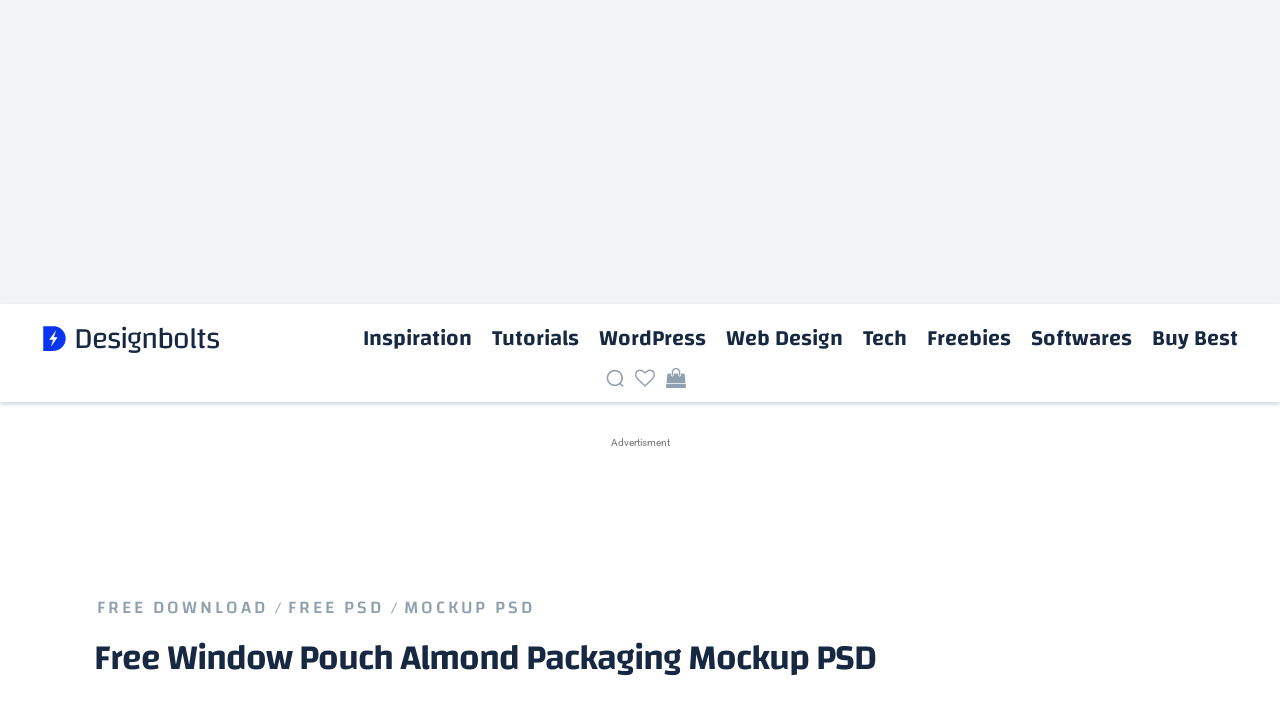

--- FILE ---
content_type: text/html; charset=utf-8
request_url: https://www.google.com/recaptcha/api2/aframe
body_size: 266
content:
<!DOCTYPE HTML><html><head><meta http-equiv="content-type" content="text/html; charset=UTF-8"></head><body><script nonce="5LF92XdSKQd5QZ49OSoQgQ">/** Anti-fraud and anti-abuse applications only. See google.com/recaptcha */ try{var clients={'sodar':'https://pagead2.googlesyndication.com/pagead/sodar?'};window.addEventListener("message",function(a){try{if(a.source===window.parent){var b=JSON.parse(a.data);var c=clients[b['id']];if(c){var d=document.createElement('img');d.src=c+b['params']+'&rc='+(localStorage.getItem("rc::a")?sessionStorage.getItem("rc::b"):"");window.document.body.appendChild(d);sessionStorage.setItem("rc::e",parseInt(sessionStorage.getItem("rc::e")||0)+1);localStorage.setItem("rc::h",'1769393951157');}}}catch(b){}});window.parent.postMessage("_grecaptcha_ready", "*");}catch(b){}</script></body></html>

══════════════════════════════

§ **TASK REQUIREMENTS**:
Your copy of the data should match it exactly, apart from the images, which are omitted.

§ **EXERCISE RESPONSE**:
--- FILE ---
content_type: text/html; charset=utf-8
request_url: https://www.google.com/recaptcha/api2/aframe
body_size: 266
content:
<!DOCTYPE HTML><html><head><meta http-equiv="content-type" content="text/html; charset=UTF-8"></head><body><script nonce="5LF92XdSKQd5QZ49OSoQgQ">/** Anti-fraud and anti-abuse applications only. See google.com/recaptcha */ try{var clients={'sodar':'https://pagead2.googlesyndication.com/pagead/sodar?'};window.addEventListener("message",function(a){try{if(a.source===window.parent){var b=JSON.parse(a.data);var c=clients[b['id']];if(c){var d=document.createElement('img');d.src=c+b['params']+'&rc='+(localStorage.getItem("rc::a")?sessionStorage.getItem("rc::b"):"");window.document.body.appendChild(d);sessionStorage.setItem("rc::e",parseInt(sessionStorage.getItem("rc::e")||0)+1);localStorage.setItem("rc::h",'1769393951157');}}}catch(b){}});window.parent.postMessage("_grecaptcha_ready", "*");}catch(b){}</script></body></html>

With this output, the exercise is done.